A Poisson basis theorem for symmetric algebras of infinite-dimensional Lie algebras

TL;DR

This paper establishes conditions under which the symmetric algebra of certain infinite-dimensional Lie algebras satisfies the ascending chain condition on Poisson ideals, with applications to graded simple Lie algebras and the Virasoro algebra.

Contribution

It introduces the Dicksonian condition on graded Lie algebras and proves that it ensures the ACC on radical Poisson ideals in their symmetric algebras.

Findings

Symmetric algebra of Dicksonian graded Lie algebras satisfies ACC on radical Poisson ideals.

ACC holds for symmetric algebra of graded simple Lie algebras of polynomial growth.
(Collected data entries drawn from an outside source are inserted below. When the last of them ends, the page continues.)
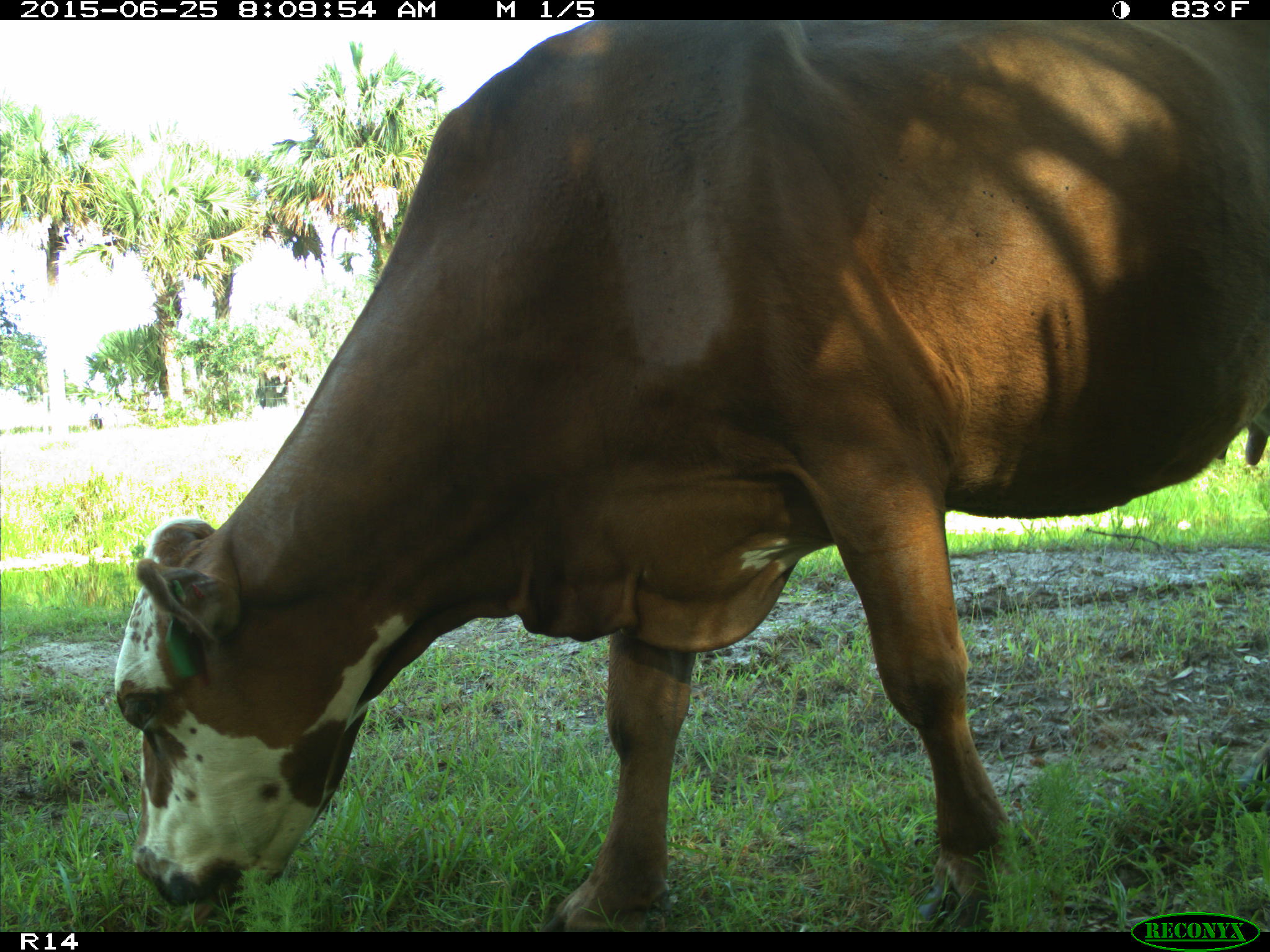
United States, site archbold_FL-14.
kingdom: Animalia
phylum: Chordata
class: Mammalia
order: Artiodactyla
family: Bovidae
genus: Bos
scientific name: Bos taurus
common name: domestic cow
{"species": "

ACC also applies to the symmetric algebra of the Virasoro algebra.

Abstract

We consider when the symmetric algebra of an infinite-dimensional Lie algebra, equipped with the natural Poisson bracket, satisfies the ascending chain condition (ACC) on Poisson ideals. We define a combinatorial condition on a graded Lie algebra which we call Dicksonian because it is related to Dickson's lemma on finite subsets of $\mathbb N^k$. Our main result is: Theorem. If $\mathfrak g$ is a Dicksonian graded Lie algebra over a field of characteristic zero, then the symmetric algebra $S(\mathfrak g)$ satisfies the ACC on radical Poisson ideals. As an application, we establish this ACC for the symmetric algebra of any graded simple Lie algebra of polynomial growth over an algebraically closed field of characteristic zero, and for the symmetric algebra of the Virasoro algebra. We also derive some consequences connected to the Poisson primitive spectrum of finitely Poisson-generated algebras.